I gave Klerides's example to show that you may formulate something and not believe in it. This can happen world wide but in the Middle East such behaviour is not unheard of. This is also one of my quarrels I have with Klerides. He never had the guts to go against Makarios. He disagreed fervently with the efforts to change (unilatterally) the constitution, yet, because he thought his political career was on line, he went on to formulate the dreaded document with the 13 changes that meant the begining of the end of Cyprus. Your sure, of course, that Papadopoulos who was involved with the policy change, after 1974, that brouht federation to the forefront, is also a supporter of federation and bizonality.
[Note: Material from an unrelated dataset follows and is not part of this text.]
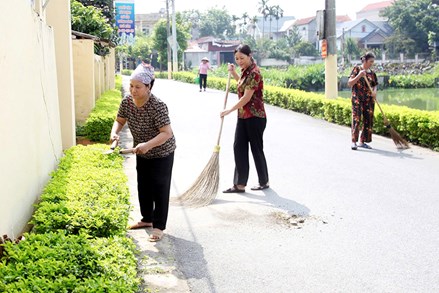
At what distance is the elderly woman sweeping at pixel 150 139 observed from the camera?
5.04 m

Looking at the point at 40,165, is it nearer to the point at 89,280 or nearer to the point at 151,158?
the point at 151,158

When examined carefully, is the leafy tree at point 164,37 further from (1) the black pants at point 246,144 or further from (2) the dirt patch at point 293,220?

Well, in his entire political life, that goes back to the late 50's, he has never given one single hint that he includes federalism and bizonality as one of his options for a solution. You say that he will be pressed by events to come around to this way of thinking. There is no chance for this to happen. He is extrememely old and stubborn. In this respect he is no different from Denktas. In the meantime, let us be entirely honest. Papadopoulos and his men day and night are misinforming people about bizonality and federation. They play with peoples' s primitive instincts, telling them that they will lose the good life, their jobs, their livinghood. Slowly and surely they are building a mentality (conditioned reflex, so to speak) among Greek Cypriots that separation is better than federation. Many people, in private conversations, claim that its better to stay as we are. Of course they will not tell you that partition is better (only Papadopoulos said this in Helsinki but it was a slip of the tongue and 2 reporters that weren't even present in the room where he said it, hurried the next day to call liars the 2 reporters, from two different newspapers, that reported the incidence) bur they will tell you that the other side is at fault, or Anastasiades and Vasiliou, who betrayed our cause.
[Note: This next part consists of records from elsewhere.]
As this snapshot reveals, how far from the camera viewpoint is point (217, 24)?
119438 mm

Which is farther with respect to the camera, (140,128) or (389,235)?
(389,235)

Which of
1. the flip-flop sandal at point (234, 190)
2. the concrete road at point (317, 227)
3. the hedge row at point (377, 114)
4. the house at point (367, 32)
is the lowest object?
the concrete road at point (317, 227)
So, you want me to substantiate the above with hard evidence. Don't you realise that this is what political analysts do (of course I do not claim to be one, nor do I have the credentials to be one) reading between the lines, looking at many parameters in order to try to get an inside of political players? I suspect you do the same but you take for granted everything Papadopoulos and his government does. Even his lies (look at the recent incidence with the Polish Prime Minister) do not seem to bother you, or rather, you turn a blind eye.
Anyway, the best that can happen, as you say, is for Papadopoulos to eventually see that federation is the only option. I say, you cannot teach an old dog new tricks in the same way Denktas will never embrace the RoC.